(Stored data)
Start of Block

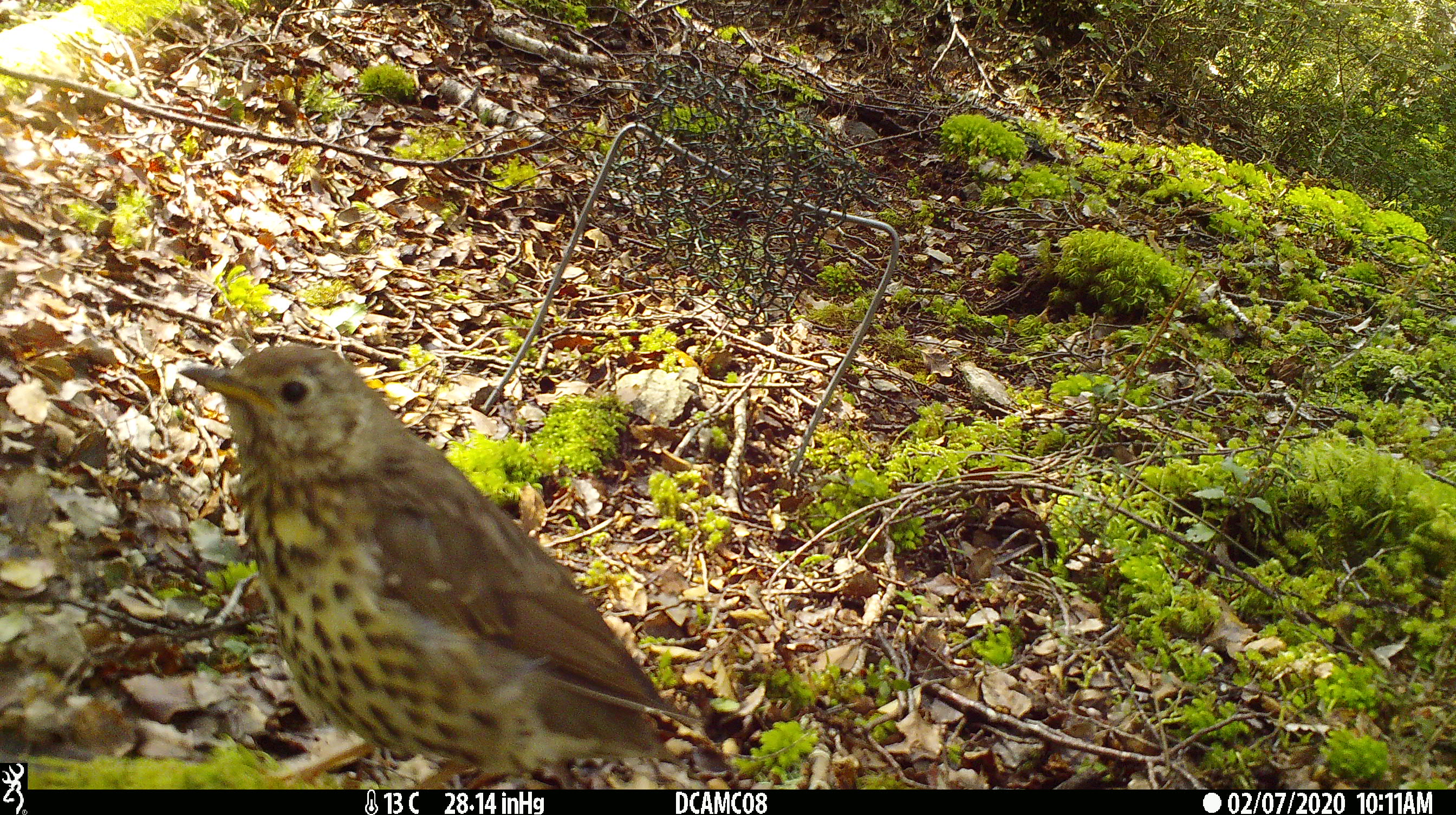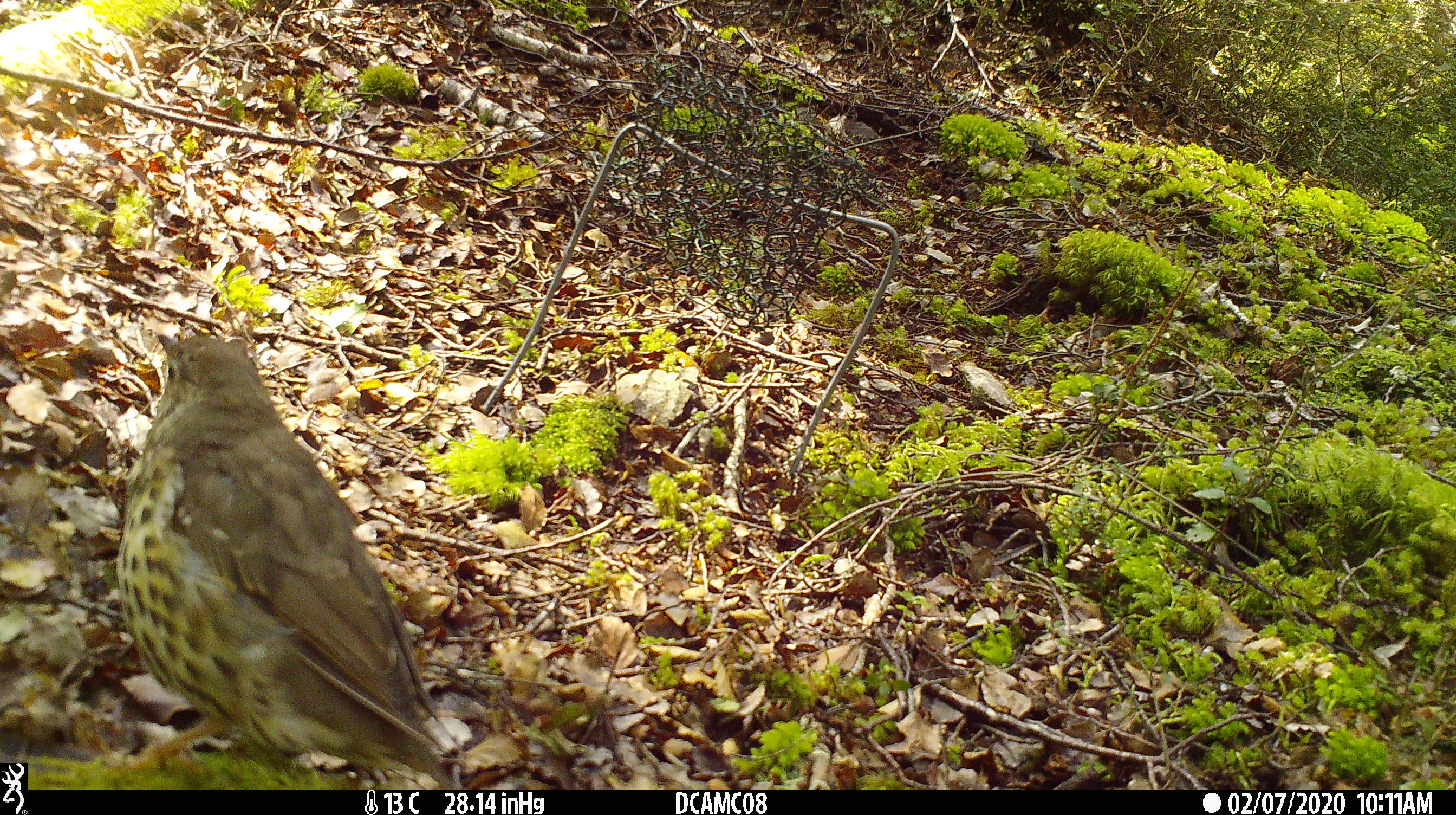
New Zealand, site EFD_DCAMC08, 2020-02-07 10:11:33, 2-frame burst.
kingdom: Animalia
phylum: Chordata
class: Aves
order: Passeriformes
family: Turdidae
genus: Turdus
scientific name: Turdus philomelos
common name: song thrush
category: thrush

End of Block

This exercise calls for the records to be given again exactly, without the images.

New Zealand, site EFD_DCAMC08, 2020-02-07 10:11:33, 2-frame burst.
kingdom: Animalia
phylum: Chordata
class: Aves
order: Passeriformes
family: Turdidae
genus: Turdus
scientific name: Turdus philomelos
common name: song thrush
category: thrush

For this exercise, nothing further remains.